Halide non è una semplice app fotografica alternativa. Nel tempo è diventata un punto di riferimento per tanti utenti iPhone che cercano più controllo sullo scatto, una gestione più “da fotocamera” e un approccio meno automatico rispetto all’app nativa di Apple.

Secondo la ricostruzione rilanciata da più testate sulla base di quanto emerso dalla causa, Apple vedeva in Halide un elemento prezioso. L’idea sarebbe stata quella di usare quelle funzioni per accelerare l’evoluzione della sua app Fotocamera, oggi ancora molto semplice nell’interfaccia e nei controlli rispetto a quanto già offrono soluzioni pensate per un pubblico più evoluto.

Il dettaglio più pesante emerso in queste ore riguarda proprio iPhone 18 Pro. Apple considera il miglioramento della propria app Fotocamera una priorità interna, anche perché i modelli iPhone 18 Pro dovrebbero avvicinarsi alle fotocamere professionali sotto alcuni aspetti avanzati.

La trattativa tra Apple e Halide

Le discussioni tra Apple e Lux Optics sarebbero avvenute nell’estate del 2025. Sempre secondo la ricostruzione circolata in queste ore, la trattativa si sarebbe interrotta a settembre, quando i cofondatori di Lux avrebbero ritenuto che futuri aggiornamenti dell’app potessero aumentare ancora il valore della società.

Pochi mesi dopo, però, la storia ha preso una piega completamente diversa. A gennaio 2026 Sebastiaan de With, cofondatore e volto molto noto del mondo Lux, ha annunciato il suo ingresso nel team di Human Interface Design di Apple.
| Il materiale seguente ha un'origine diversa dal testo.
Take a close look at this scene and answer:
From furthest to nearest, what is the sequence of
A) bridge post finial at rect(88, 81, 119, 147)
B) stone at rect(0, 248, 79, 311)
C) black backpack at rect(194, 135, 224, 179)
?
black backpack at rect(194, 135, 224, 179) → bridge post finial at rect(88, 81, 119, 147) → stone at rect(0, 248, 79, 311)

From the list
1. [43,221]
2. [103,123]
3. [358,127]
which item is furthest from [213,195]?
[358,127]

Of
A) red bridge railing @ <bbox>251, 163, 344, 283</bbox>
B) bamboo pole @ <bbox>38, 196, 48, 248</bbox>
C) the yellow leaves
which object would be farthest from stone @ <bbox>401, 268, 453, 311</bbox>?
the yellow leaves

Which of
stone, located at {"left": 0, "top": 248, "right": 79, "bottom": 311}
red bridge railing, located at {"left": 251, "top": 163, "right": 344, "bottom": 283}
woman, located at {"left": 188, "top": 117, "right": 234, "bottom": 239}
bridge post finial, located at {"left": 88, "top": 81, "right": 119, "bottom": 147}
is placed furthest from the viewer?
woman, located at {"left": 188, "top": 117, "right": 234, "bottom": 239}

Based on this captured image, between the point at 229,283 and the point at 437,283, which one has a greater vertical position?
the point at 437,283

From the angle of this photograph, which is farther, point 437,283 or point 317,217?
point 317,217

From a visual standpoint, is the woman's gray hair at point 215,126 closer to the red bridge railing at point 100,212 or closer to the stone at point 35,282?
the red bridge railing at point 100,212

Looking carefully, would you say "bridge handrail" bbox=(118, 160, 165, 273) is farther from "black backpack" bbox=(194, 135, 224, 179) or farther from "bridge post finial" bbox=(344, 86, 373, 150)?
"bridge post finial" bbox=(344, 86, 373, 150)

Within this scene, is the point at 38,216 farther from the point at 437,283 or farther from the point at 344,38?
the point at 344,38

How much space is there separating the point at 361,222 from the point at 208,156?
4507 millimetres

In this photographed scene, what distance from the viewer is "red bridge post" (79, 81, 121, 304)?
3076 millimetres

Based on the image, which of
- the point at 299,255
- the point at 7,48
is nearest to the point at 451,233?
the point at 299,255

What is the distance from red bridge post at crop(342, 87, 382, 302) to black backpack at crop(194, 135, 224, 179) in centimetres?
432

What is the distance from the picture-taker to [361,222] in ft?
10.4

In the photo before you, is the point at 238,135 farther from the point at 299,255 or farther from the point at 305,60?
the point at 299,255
Tra l’altro, de With aveva già lavorato in passato con Apple come freelance su progetti come Find My, MobileMe e iCloud.

Ben Sandofsky di Lux accusa de With di aver usato impropriamente oltre 150.000 dollari di fondi aziendali per spese personali e di aver portato con sé materiale confidenziale e codice sorgente di Lux quando è passato ad Apple. Sempre secondo questa ricostruzione, de With sarebbe stato allontanato da Lux nel dicembre 2025 per presunti comportamenti finanziari irregolari.

Va detto con chiarezza che, allo stato attuale, si tratta di accuse contenute in una causa e contestate dalla controparte. I legali di de With negano infatti che abbia usato, trasferito o divulgato proprietà intellettuale di Lux nel nuovo incarico in Apple e sostengono che la causa sia una risposta ritorsiva dopo alcune sue contestazioni interne legate alla gestione finanziaria della società. Anche The Verge riporta questa linea difensiva.

C’è poi un altro elemento importante: Apple non risulta imputata nella causa, ma al netto della battaglia legale, questa vicenda svela qualcosa di molto interessante sulla direzione di Apple.

Cosa può cambiare davvero su iPhone 18 Pro

Naturalmente è presto per dire quanto di questa storia influirà sullo sviluppo degli iPhone 18 Pro, ma appare certo ormai che Apple sembra voler alzare il livello dell’esperienza fotografica nativa.

Anche senza acquisizione, anche senza un’integrazione diretta di tecnologie Lux, Apple ha già portato in casa uno dei designer più competenti nel rapporto tra fotografia mobile e interfaccia. Questo non garantisce rivoluzioni nell’app Fotocamera, ma rende molto più credibile un cambio di passo già con i prossimi iPhone di fascia alta.